Task requirements: Copy out every line in the records below that contains the string "photograph".
··· Dataset
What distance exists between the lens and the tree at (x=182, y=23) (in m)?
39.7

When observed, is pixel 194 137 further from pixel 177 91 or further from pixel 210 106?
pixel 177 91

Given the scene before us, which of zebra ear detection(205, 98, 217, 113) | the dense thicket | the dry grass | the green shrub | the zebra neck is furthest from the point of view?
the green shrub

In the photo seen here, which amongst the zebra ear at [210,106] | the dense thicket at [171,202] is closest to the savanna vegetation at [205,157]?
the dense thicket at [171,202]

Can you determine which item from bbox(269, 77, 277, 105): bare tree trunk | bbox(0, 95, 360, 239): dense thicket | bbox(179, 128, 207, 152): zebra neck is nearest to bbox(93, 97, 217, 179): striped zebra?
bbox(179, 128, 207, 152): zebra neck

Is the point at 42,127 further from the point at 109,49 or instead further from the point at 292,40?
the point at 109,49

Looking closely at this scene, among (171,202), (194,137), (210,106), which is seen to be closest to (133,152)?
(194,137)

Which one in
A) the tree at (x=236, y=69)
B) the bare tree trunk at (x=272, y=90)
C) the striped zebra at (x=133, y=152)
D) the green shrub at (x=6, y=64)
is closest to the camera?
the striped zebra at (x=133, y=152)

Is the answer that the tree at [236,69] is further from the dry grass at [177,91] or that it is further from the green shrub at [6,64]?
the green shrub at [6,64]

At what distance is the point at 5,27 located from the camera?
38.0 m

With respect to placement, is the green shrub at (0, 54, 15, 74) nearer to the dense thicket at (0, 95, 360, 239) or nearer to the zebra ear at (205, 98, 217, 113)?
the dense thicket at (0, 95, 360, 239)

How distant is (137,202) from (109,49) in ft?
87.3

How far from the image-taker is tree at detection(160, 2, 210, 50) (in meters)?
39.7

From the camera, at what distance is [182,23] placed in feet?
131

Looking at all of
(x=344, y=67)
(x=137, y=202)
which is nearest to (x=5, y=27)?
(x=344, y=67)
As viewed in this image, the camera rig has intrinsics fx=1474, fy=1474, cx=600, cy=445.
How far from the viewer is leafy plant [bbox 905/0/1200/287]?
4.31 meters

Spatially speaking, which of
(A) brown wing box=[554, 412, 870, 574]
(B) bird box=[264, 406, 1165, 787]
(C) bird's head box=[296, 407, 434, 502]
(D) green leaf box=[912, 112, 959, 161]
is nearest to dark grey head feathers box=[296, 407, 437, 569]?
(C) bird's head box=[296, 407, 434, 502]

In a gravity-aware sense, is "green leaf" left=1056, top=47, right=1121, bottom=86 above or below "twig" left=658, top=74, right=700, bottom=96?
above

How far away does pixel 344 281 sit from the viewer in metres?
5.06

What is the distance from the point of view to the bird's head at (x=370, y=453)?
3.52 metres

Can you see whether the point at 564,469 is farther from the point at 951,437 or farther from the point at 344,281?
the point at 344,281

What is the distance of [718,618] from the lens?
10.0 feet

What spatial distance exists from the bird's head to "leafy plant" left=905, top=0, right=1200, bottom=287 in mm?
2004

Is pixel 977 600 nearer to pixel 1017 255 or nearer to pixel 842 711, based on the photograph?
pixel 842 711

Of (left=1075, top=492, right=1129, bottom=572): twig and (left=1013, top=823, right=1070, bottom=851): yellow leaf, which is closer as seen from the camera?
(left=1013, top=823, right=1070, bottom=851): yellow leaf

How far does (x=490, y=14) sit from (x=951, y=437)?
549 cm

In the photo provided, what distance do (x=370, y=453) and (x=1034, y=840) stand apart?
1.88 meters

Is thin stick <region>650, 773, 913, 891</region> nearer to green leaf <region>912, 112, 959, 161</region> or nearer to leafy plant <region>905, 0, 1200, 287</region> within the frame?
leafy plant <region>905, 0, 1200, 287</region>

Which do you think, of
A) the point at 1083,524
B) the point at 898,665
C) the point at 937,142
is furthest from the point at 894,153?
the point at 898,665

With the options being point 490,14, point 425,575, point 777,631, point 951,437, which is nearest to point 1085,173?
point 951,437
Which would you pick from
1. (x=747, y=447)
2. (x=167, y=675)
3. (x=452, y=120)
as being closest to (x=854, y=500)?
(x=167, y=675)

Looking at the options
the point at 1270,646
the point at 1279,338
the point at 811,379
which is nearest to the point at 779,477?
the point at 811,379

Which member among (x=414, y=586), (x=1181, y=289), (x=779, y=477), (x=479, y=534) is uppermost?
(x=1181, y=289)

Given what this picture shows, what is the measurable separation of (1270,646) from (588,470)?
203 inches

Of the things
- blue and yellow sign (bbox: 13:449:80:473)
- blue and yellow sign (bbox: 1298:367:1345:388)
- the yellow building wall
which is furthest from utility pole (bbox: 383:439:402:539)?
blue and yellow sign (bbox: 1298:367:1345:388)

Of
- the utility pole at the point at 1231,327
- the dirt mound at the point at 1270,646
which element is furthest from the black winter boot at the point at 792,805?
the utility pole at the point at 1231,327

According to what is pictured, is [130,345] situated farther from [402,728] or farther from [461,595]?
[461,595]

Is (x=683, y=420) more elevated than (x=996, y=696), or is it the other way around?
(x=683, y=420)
······
··· Dataset
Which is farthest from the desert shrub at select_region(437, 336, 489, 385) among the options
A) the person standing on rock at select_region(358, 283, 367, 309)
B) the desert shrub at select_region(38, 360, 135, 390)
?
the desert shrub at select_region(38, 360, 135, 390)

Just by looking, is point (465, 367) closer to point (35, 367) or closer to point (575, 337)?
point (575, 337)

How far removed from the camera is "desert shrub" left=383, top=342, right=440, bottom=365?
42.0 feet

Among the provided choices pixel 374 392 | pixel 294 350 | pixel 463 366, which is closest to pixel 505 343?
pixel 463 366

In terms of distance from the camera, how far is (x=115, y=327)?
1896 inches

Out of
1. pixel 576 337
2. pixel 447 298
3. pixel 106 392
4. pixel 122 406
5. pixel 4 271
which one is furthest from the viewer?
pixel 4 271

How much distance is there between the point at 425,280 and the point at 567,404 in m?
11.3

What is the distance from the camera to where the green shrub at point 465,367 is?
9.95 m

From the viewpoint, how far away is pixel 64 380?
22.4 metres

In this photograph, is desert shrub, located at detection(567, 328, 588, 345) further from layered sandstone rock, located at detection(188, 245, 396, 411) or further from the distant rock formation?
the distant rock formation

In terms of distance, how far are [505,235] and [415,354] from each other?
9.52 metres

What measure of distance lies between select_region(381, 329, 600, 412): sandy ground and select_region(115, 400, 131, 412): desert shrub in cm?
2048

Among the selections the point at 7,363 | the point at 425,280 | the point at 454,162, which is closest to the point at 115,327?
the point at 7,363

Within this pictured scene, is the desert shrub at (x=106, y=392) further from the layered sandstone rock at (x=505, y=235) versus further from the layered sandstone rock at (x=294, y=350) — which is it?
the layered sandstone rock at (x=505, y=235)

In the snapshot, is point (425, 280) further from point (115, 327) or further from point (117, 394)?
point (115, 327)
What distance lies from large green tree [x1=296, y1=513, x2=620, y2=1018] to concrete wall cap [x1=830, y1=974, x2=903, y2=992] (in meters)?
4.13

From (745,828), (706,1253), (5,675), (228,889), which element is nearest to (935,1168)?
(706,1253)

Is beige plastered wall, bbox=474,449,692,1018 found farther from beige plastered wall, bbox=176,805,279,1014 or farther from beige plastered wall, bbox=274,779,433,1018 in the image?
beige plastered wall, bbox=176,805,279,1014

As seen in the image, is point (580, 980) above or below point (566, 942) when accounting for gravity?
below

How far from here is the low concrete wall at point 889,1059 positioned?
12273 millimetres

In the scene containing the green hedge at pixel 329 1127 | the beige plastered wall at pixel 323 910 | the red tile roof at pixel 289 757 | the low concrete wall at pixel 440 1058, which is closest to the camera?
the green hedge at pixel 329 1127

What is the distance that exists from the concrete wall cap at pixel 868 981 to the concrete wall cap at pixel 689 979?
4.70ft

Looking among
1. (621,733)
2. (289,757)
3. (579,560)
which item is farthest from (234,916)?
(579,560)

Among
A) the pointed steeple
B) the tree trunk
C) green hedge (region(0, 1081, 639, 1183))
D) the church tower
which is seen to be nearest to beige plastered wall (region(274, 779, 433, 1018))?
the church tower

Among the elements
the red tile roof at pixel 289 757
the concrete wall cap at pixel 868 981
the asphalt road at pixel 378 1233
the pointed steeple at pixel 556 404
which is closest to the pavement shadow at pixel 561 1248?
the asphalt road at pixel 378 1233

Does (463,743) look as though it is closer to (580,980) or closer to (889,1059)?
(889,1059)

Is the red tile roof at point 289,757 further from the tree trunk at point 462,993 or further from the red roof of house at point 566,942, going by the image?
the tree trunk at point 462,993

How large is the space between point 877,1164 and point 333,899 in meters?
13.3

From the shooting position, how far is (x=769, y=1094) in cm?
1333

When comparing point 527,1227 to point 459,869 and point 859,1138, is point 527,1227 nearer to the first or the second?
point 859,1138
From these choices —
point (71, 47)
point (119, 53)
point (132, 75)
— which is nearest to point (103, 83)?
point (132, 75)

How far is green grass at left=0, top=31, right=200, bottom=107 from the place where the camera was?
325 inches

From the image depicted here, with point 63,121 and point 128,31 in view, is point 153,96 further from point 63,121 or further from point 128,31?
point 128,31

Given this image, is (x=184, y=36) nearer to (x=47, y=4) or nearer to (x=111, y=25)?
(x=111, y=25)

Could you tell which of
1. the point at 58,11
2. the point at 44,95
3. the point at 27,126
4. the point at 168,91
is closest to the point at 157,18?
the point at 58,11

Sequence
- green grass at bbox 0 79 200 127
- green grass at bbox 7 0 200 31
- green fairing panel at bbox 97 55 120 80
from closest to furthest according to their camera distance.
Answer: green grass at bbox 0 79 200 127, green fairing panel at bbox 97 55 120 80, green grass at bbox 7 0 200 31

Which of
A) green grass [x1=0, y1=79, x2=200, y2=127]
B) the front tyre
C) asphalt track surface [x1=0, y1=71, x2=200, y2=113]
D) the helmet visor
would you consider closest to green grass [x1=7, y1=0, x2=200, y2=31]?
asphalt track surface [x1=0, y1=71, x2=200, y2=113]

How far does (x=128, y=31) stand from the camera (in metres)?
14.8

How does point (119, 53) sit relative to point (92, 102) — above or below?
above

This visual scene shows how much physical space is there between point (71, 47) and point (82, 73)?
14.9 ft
······
Written answer:
Is pixel 977 600 nearer to pixel 1017 255 or nearer to pixel 842 711, based on the photograph?
In this photograph, is desert shrub, located at detection(567, 328, 588, 345) further from layered sandstone rock, located at detection(188, 245, 396, 411) or further from the distant rock formation?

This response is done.